Task brief
Every line below is to be given again precisely; images are to be left out.

Source data

□ □ □ □ □ □ □

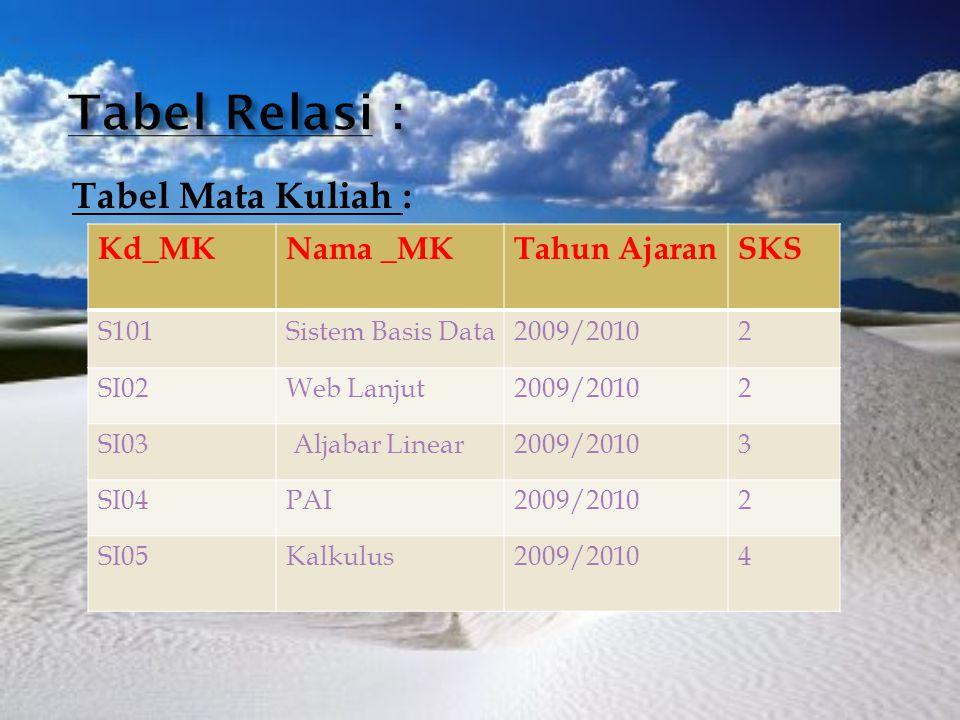 Tabel Relasi : Tabel Mata Kuliah : Kd_MK Nama _MK Tahun Ajaran SKS
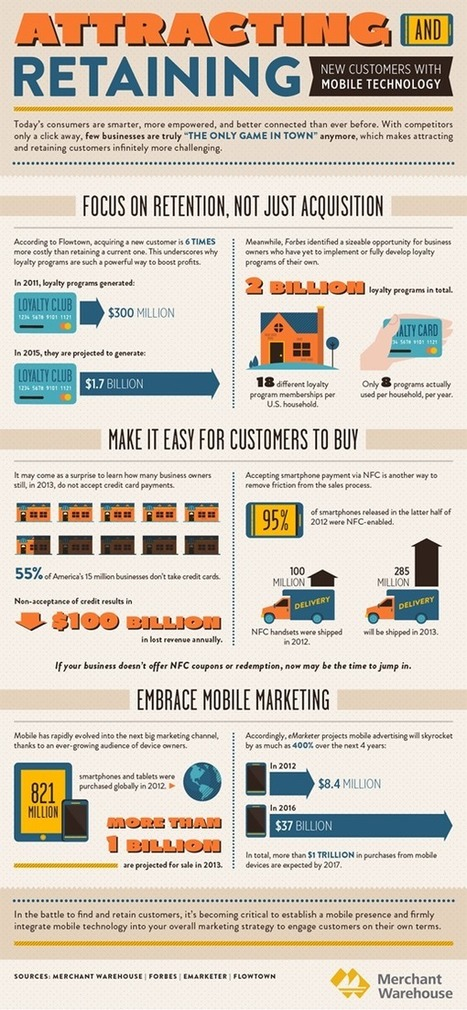 [INFOGRAPHIC] Attracting and Retaining New Customers with Mobile | Couponing, M-Couponing, E-Couponing, M-Wallet & Co. | Scoop.it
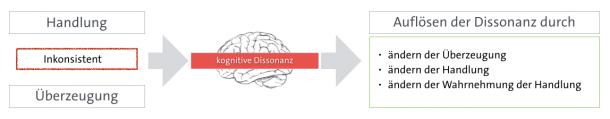 Auflösen einer kognitiven Dissonanz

□ □ □ □ □ □ □

Response for this exercise
 Tabel Relasi : Tabel Mata Kuliah : Kd_MK Nama _MK Tahun Ajaran SKS
 [INFOGRAPHIC] Attracting and Retaining New Customers with Mobile | Couponing, M-Couponing, E-Couponing, M-Wallet & Co. | Scoop.it
 Auflösen einer kognitiven Dissonanz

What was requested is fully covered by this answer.